Остановившись на миг перед черной крашеной металлической оградой, он поглядел на маленькую лужайку, по ту сторону калитки. Частная улочка, спрятавшаяся от всего города, забытая, призрачная, другим концом она упиралась в высокую стену. По обе стороны подмигивали друг другу коттеджи, увитые розовым плющом, укрытые красными тополями и желтеющим дубом. Между ветвями деревьев порой прорывались солнечные лучи, игравшие на белых стенах домов.
Отворив черную калитку, Перкинс вошел в тупик. Их «сараюшка» слева. Маленькая, в два приземистых этажа. Побеленный кирпич, однако краска уже осыпалась и местами проступала бурая кирпичная основа. Запертая дверь, черные ставни. Красный плющ карабкается вверх, к плоской крыше.
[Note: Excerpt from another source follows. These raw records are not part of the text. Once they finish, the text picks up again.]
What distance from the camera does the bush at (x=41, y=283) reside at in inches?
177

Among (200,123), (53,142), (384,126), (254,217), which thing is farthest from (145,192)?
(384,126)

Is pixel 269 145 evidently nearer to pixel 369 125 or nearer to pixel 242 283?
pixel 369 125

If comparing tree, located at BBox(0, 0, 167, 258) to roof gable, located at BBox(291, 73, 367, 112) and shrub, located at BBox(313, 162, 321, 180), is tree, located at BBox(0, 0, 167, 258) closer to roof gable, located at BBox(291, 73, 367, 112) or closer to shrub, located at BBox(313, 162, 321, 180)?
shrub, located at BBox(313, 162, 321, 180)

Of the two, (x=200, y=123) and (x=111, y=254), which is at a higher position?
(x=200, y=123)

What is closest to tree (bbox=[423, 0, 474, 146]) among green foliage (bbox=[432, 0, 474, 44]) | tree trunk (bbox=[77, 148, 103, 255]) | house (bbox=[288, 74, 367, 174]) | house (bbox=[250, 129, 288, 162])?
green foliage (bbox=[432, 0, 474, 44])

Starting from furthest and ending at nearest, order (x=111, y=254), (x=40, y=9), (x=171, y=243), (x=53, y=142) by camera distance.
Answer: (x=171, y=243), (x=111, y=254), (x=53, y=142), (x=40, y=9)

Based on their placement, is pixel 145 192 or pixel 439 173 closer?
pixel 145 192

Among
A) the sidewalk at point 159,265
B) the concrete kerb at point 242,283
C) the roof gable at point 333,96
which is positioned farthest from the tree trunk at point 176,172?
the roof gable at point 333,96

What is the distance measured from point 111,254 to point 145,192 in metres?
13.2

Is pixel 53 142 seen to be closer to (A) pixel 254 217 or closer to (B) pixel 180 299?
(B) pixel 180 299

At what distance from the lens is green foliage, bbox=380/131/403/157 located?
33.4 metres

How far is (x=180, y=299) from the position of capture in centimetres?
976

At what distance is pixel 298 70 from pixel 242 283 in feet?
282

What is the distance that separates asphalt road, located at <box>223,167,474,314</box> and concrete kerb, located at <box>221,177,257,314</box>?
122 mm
Бабушка жила в этом домике вместе с мужем, пока тот не умер. Потом с обоими внуками, поскольку мамочка умерла, а лапа сказал, что не в силах их воспитывать. На 12-ю Западную улицу она переехала, только когда Зах поступил в колледж. Тут она решила, что ей больше негоже карабкаться по лестнице, что ей нужен дом с привратником и все такой прочее. И все же бабушка сохранила коттедж, позволила Заху и Оливеру жить там, когда они наезжали в город, а после первой катастрофы, случившейся с Захом, разрешила ему поселиться в домике и жить там собственной жизнью. Теперь бабушка рассчитывала продать дом. Она уверилась, что с Захом уже все в порядке. Но ей требовались деньги после множества трат на Заха и всего прочего. «Увы, продать недвижимость не так-то легко», — вздохнул Перкинс.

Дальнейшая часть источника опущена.